* [Extract]
== Segment start ==

Slashdot Mirror


The Problem With Abundance

GRW writes "Peter de Jager, "a speaker/writer/consultant on the issues relating to the Rational Assimilation of the Future", asks, 'What do traffic jams, obesity and spam have in common?' He answers that 'they are all problems caused by abundance in a world more attuned to scarcity. By achieving the goal of abundance, technology renders the natural checks and balances of scarcity obsolete.' His article is a thought provoking discussion of the unintended consequences of technological change."

9 of 686 comments (clear)

  1. scarcity by mandalayx · · Score: 5, Funny

    Personally, I'm happy to slaughter the sacred cow of "scarcity." Imagine fitting all your porn on a 1GB hard drive. Now scarcity is not so cool.

  2. He seems to know what he's talking about by Rosco+P.+Coltrane · · Score: 5, Funny

    Today we are surrounded by an excess of food and the body continues to follow a proven survival strategy -- it stores energy in fat for lean days which no longer arrive.

    Given Peter de Jager's mugshot I think he has some authority on the matter.

    --
    "A door is what a dog is perpetually on the wrong side of" - Ogden Nash
  3. Re:Aren't obesity and traffic self-limiting? by raider_red · · Score: 5, Funny

    Of course, there's also the issue that if I can't get to McDonalds because I'm stuck in traffic, I'll lose weight.

    --
    It's good to use your head, but not as a battering ram.
  4. Ready . . . by ahfoo · · Score: 5, Interesting

    In these crises, there breaks out an epidemic that, in all earlier epochs, would have seemed an absurdity -- the epidemic of over-production

    Karl Marx
    The Communist Manifesto

  5. Newsflash by jandrese · · Score: 5, Insightful

    Newsflash: society must adapt to changes in its environment. This includes technological changes that render previous assumptions obsolete. At the bottom of the article, the columnist mentions how digital paper might kill the newspaper business, or how easily copied CDs affected the music business. He didn't mention how that motorized carrage invention killed the buggy whip business. If your line of work is being made obsolete by changes in the environment, then perhaps it is time to change your line of work. It is futile to try to change the world, although that doesn't stop people from trying, at best all you can do is slow down the rate of change. I know it will be painful for the people who don't adapt, but that is the way of the world.

    --

    I read the internet for the articles.
  6. Re:just a different scarcity ? by jason0000042 · · Score: 5, Interesting

    The problem is that city's and to a larger extent suburbs are designed for cars. I ride my bike to work most days, and I have to do it in traffic because there is no place for bikes. So riding a bike to work is more than just riding a bike to work. I put my life at the mercy of half asleep drivers that are paying attention to other cars and not me.

    Subjectively I think I am more likely to be involved in a collision with a car when I'm on my bike then when I'm driving. And I'm pretty sure I'm more likely to be seriously damaged when on the bike.

    So lack of bike routes, combined with the fact that most people live too far away from their jobs to make biking practicable (again a subjective observation based on experience in DC, Baltimore and Memphis), means that you won't be seeing a massive shift to bikes any time soon. Plus people are lazy.

== Segment end ==

* [Information shown]
== Segment start ==

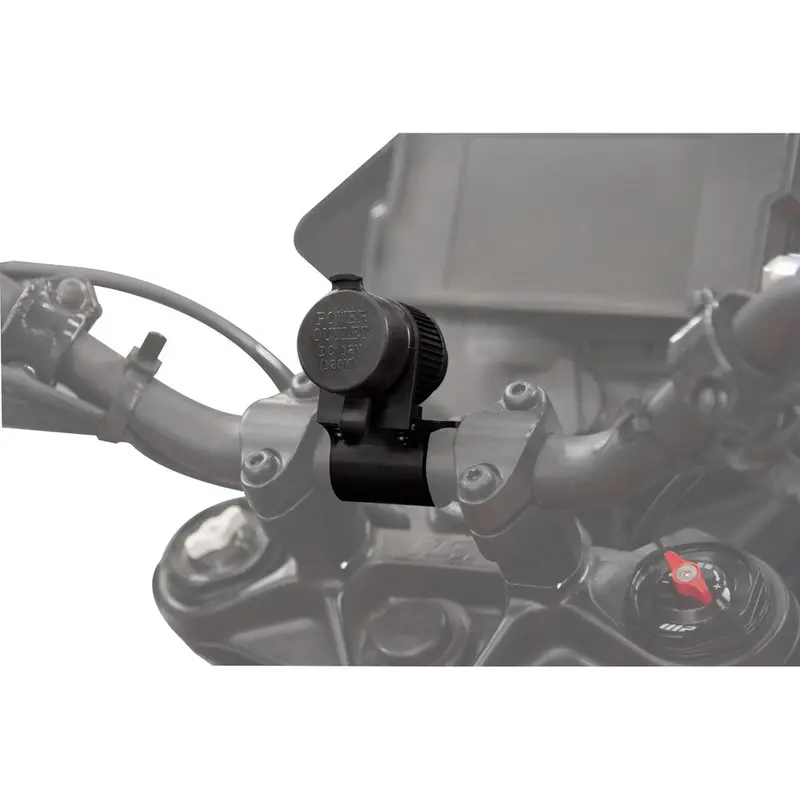 Tusk 12 Volt Power Socket #131329-P 1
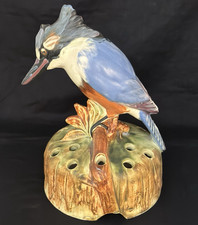 Weller pottery kingfisher for sale  Winter Park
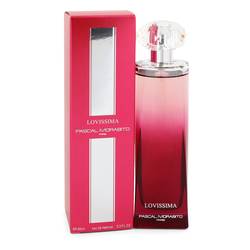 PASCAL MORABITO LOVISSIMA EDP FOR WOMEN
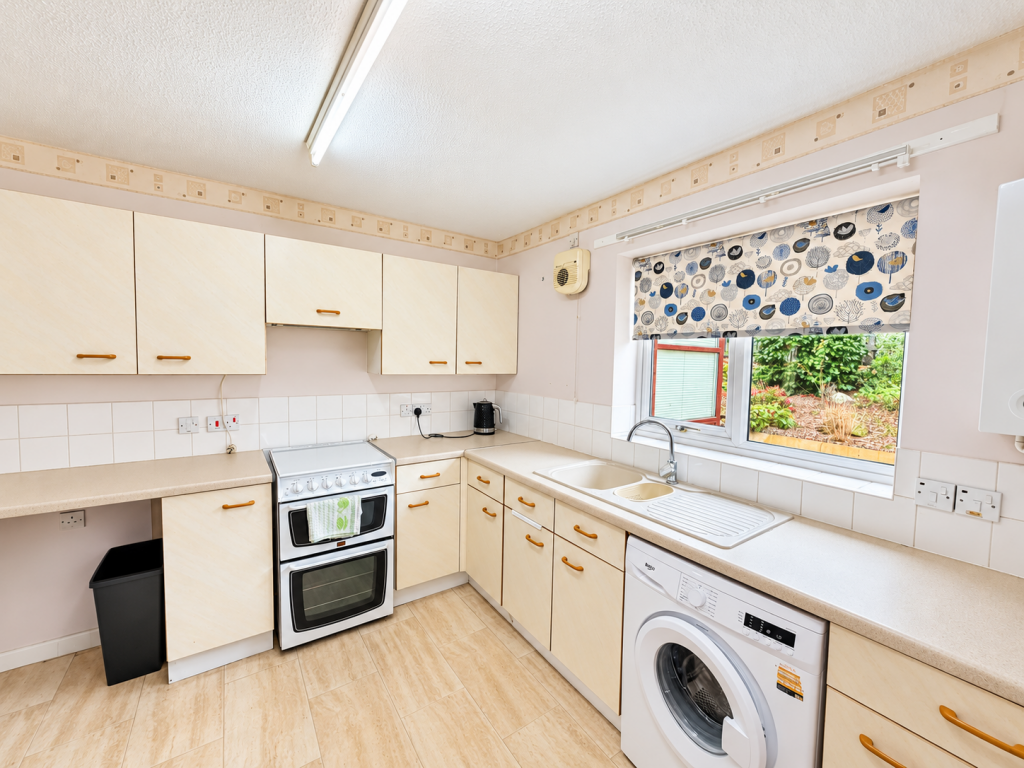 House in Sheffield - More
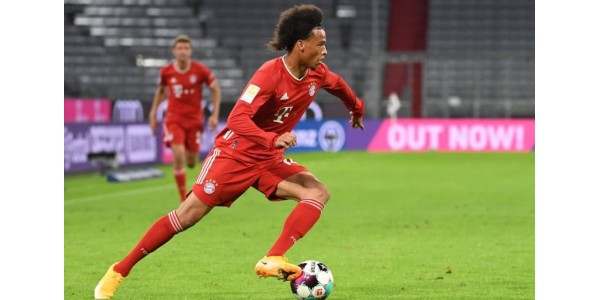 FC Bayern München pobijedio je Schalke 8-0 da probudi snagu mladih igrača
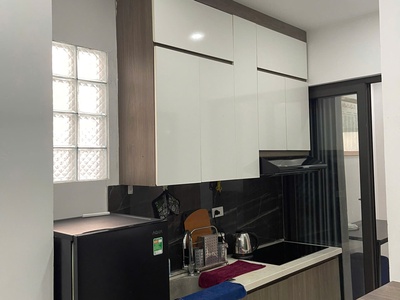 Chính chủ cần bán căn hộ 45m2 phường phúc diễn -bắc từ liêm -hà nội 0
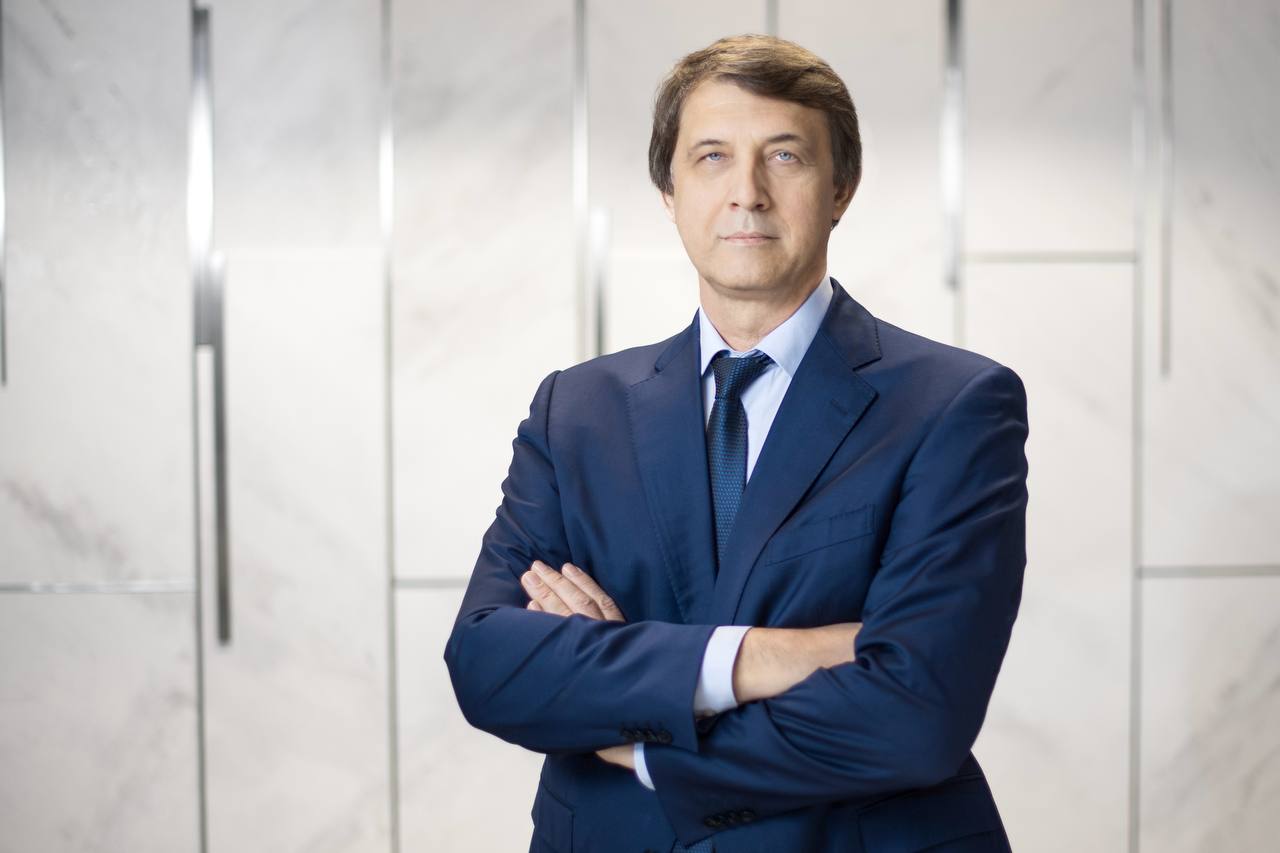 Гендиректор Омского НПЗ рассказал о трансформации предприятия в высокотехнологичный комплекс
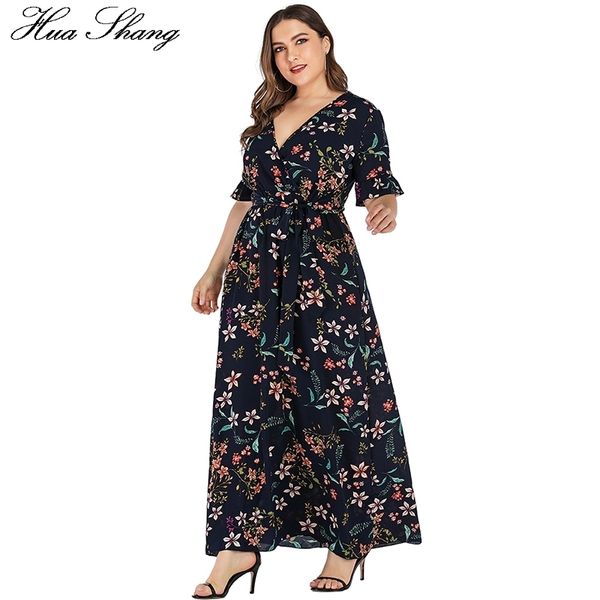 floral boho beach dress plus size women summer v neck ruffles short sleeve flower maxi long dresses belted ladies tunic dress lj201203, White;black
floral boho beach dress plus size women summer v neck ruffles short sleeve flower maxi long dresses belted ladies tunic dress lj201203, White;black
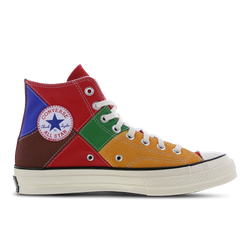 Men Shoes - Converse Chuck 70 Space Jam - Game Royal-University Red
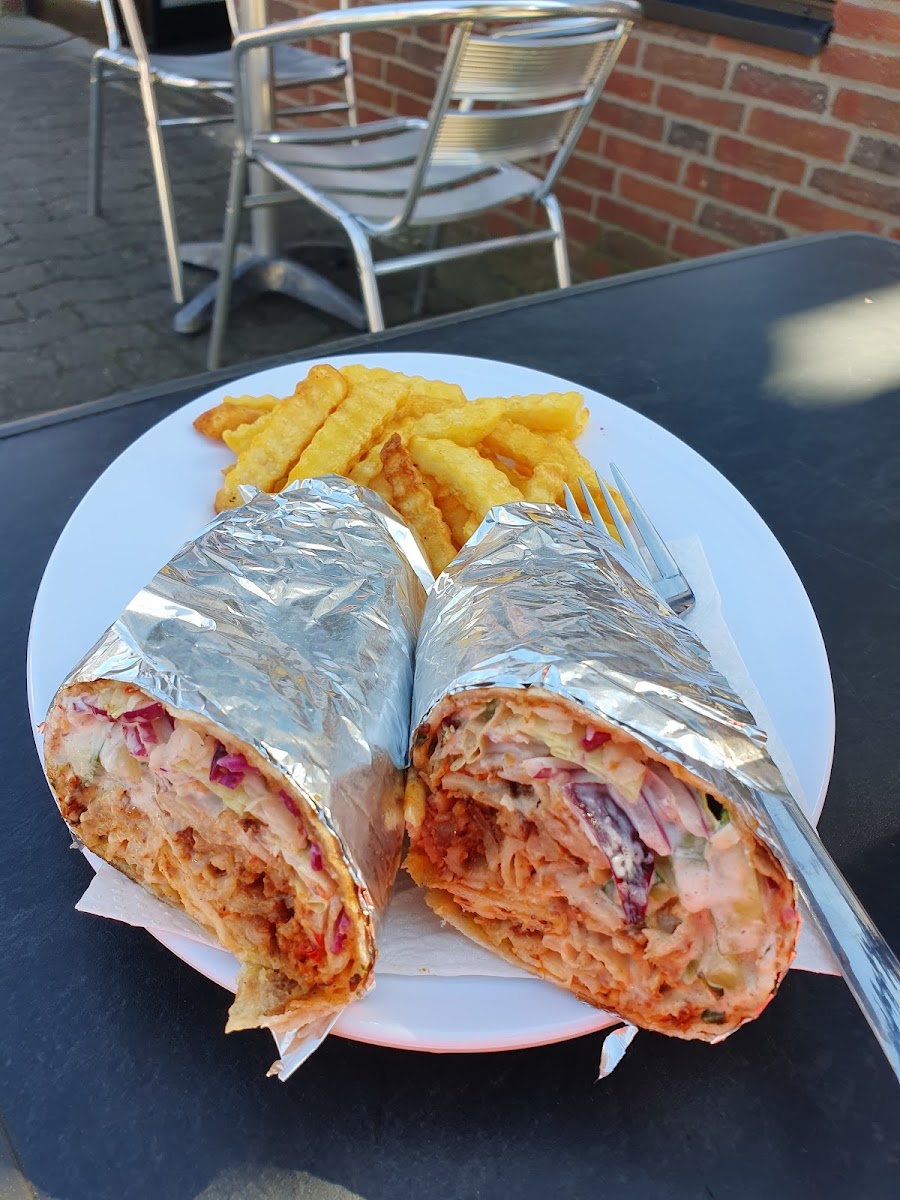 Meer Döner Photo 8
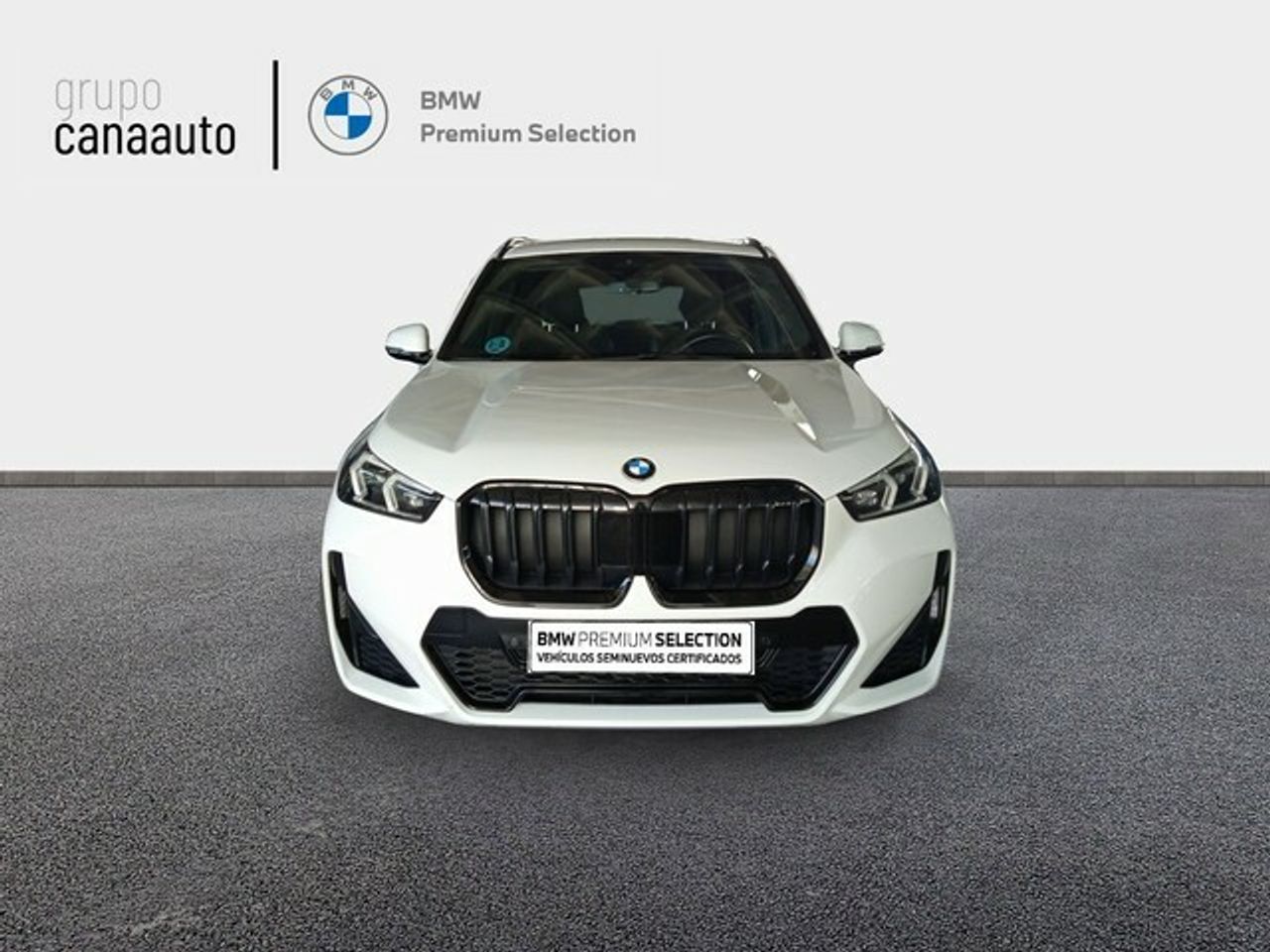 bmw x1 2023 / foto grande (2)
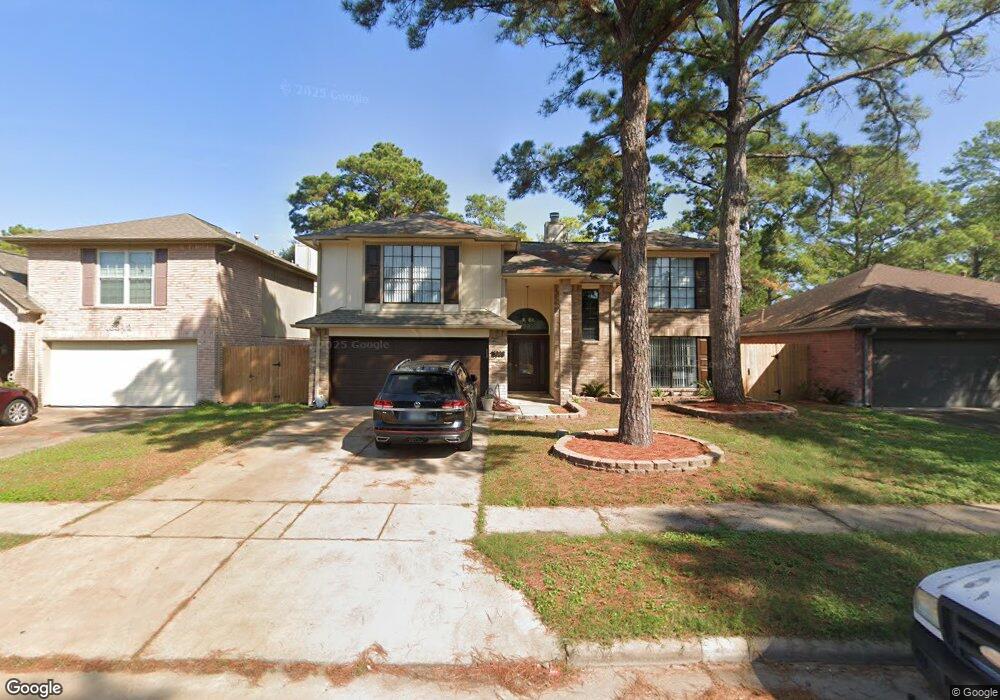 16338 Chimneystone Dr, Houston, TX 77095 - photo 1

== Segment end ==

* [List of tasks]
a) On the Slashdot page, which three problems does Peter de Jager say abundance causes?
b) Translate this sentence from the Slashdot page into Spanish: "Newsflash: society must adapt to changes in its environment."
c) Does each statement agree with the Slashdot page? Answer yes or no, and quote the words that decide it.
(i) The commenter jason0000042 rides a bike to work most days.
(ii) The Karl Marx quotation is taken from Das Kapital.
(iii) The page shows all 686 comments.

* [Results by task]
a) Traffic jams, obesity and spam.

b) Noticia de última hora: la sociedad debe adaptarse a los cambios de su entorno.

c)
(i) Yes: "I ride my bike to work most days"
(ii) No: "The Communist Manifesto"
(iii) No: "9 of 686 comments"